What you should do: Resume the Tcl SECS Notation text and continue it from its final sentence.

Text segment:
□ □ □ □ □ □ □

TSN - Tcl SECS Notation


Tcl SECS Notation (TSN) is a text-based representation of Semiconductor Equipment Communication Standard-II (SECS-II) binary messages. The notation is similar to the representations of SECS-II messages found in SEMI Standards except the list formatting conventions of the Tcl programming language are followed. TSN is well-suited for use in Tcl applications since the usual text and manipulation features of the Tcl language are efficiently applied. In contrast to other software tools that have been popular, there is no compilation of TSN message libraries prior to use; the Tcl SECS software uses TSN messages directly.

Using TSN, a SECS-II data item is represented as a space delimited list. The first element in the list is a Type Code which indicates the type of data item. An example Type Code is "U2" which indicates two-byte, unsigned integers. The second element, and additional elements in a data item list, specify values of the indicated type.

For example, the list:

{U2 34 56}

specifies an array of two-byte unsigned integers consisting of the values 34 and 56.

The example list:

{B 0}

specifies a single, one-byte binary code of 0.

The example:

{A "this is a string"}

represents a sequence of ASCII character data consisting of the characters inside of the quotation marks.

□ □ □ □ □ □ □

Information provided:
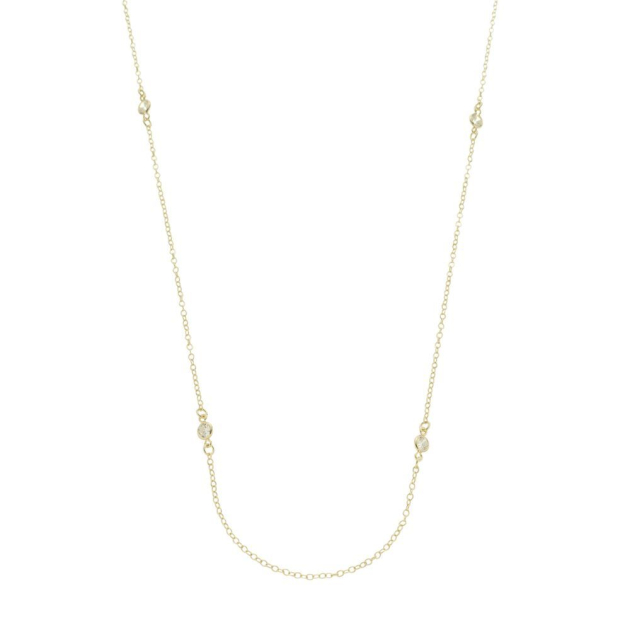 COLAR LONGO COM PONTOS DE LUZ - BANHADO A OURO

□ □ □ □ □ □ □

Output of the exercise:
The following types of SECS-II data items are supported. With each type, a Type Code and description are given. The Type Code specifies the binary representation that is passed "over-the-wire" when the TSN message is used for communication. Also, the numeric code that SEMI Standards use to refer to the type is given. In general, a developer must carefully insure that the type of data item passed in a message corresponds exactly to type of item expected by the receiver. The TSN Type Code is not case sensitive; either alphabetic case may be used to represent a type of data.

List. A list item specifies an ordered set of items. The items included in a list may be of any type, including lists. In fact, it is common to have nesting of lists to three or four levels.

ASCII text (SEMI "20"). The A Type Code specifies a sequence of ASCII text characters commonly called a string. Strings are specified by delineating them with double quotes or braces. Tcl allows you to specify non-printable characters by using escape character sequences, see the manpage Tcl. For example, the string "test\x0a" has an embedded newline character.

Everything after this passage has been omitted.